## Exercise instructions
Check every line of the data and copy the ones where "marking" appears.

## Given information
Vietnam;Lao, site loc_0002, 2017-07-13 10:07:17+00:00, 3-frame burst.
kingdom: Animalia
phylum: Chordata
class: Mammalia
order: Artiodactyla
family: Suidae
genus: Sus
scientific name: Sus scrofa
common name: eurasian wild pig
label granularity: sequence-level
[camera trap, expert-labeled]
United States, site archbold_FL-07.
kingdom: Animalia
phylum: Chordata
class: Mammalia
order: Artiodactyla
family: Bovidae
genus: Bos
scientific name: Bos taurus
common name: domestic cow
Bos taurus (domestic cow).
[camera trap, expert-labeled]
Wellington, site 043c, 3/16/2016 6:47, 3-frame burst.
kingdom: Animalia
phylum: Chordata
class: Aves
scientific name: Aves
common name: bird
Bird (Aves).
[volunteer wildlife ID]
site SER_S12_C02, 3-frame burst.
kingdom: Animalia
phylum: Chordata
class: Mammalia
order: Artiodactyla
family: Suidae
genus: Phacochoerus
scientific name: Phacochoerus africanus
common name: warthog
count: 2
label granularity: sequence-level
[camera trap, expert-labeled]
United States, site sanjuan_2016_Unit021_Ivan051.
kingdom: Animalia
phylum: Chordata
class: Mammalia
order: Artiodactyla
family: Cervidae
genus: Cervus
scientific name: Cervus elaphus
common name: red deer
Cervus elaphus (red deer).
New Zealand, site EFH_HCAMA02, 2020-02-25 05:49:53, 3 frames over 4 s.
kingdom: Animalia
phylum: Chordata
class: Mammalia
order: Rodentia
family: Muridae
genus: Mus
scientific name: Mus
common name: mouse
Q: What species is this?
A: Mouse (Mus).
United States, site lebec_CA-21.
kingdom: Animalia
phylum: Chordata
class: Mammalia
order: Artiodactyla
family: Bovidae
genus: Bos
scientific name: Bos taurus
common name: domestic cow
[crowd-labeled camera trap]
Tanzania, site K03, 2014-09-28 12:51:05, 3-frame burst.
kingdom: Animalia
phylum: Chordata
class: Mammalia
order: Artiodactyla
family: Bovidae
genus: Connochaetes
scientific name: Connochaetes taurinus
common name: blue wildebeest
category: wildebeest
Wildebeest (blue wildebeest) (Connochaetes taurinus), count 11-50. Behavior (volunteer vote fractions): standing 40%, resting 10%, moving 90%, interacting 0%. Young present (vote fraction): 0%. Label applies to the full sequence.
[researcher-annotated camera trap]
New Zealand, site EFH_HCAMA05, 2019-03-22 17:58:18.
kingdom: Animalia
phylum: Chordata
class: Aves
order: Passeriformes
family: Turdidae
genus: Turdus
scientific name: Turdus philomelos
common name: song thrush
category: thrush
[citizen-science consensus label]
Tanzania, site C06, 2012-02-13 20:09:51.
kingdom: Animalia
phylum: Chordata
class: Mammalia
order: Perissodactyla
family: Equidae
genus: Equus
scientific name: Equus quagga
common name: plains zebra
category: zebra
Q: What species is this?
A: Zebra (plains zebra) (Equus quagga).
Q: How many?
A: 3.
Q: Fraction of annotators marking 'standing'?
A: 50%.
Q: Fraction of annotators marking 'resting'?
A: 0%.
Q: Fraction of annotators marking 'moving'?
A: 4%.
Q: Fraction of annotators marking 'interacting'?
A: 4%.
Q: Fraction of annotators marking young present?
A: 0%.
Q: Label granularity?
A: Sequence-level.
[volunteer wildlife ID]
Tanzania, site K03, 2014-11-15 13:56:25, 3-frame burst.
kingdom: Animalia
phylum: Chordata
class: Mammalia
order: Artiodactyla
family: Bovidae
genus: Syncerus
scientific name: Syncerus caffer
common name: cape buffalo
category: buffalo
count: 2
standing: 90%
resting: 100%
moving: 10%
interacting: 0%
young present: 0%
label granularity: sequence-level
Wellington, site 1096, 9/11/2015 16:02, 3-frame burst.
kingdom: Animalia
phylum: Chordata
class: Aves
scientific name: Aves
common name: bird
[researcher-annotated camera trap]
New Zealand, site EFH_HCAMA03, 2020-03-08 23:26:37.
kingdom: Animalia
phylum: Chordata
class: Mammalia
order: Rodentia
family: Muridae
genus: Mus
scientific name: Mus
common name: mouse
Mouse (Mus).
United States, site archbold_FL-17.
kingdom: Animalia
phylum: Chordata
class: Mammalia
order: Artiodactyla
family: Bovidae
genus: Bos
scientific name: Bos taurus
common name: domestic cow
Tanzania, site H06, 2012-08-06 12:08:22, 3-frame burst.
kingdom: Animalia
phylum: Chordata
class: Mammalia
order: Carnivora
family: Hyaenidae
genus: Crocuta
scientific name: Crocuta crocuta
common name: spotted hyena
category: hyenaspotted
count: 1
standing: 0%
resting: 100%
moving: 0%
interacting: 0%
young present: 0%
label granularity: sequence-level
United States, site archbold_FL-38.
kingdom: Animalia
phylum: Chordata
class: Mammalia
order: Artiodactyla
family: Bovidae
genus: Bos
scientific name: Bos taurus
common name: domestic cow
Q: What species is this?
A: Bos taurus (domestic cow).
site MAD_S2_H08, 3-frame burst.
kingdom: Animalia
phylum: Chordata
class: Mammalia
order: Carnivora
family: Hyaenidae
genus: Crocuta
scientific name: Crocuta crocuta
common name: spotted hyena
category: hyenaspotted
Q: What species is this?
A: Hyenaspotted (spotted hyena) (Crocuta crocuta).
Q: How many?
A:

## Result
Q: Fraction of annotators marking 'standing'?
Q: Fraction of annotators marking 'resting'?
Q: Fraction of annotators marking 'moving'?
Q: Fraction of annotators marking 'interacting'?
Q: Fraction of annotators marking young present?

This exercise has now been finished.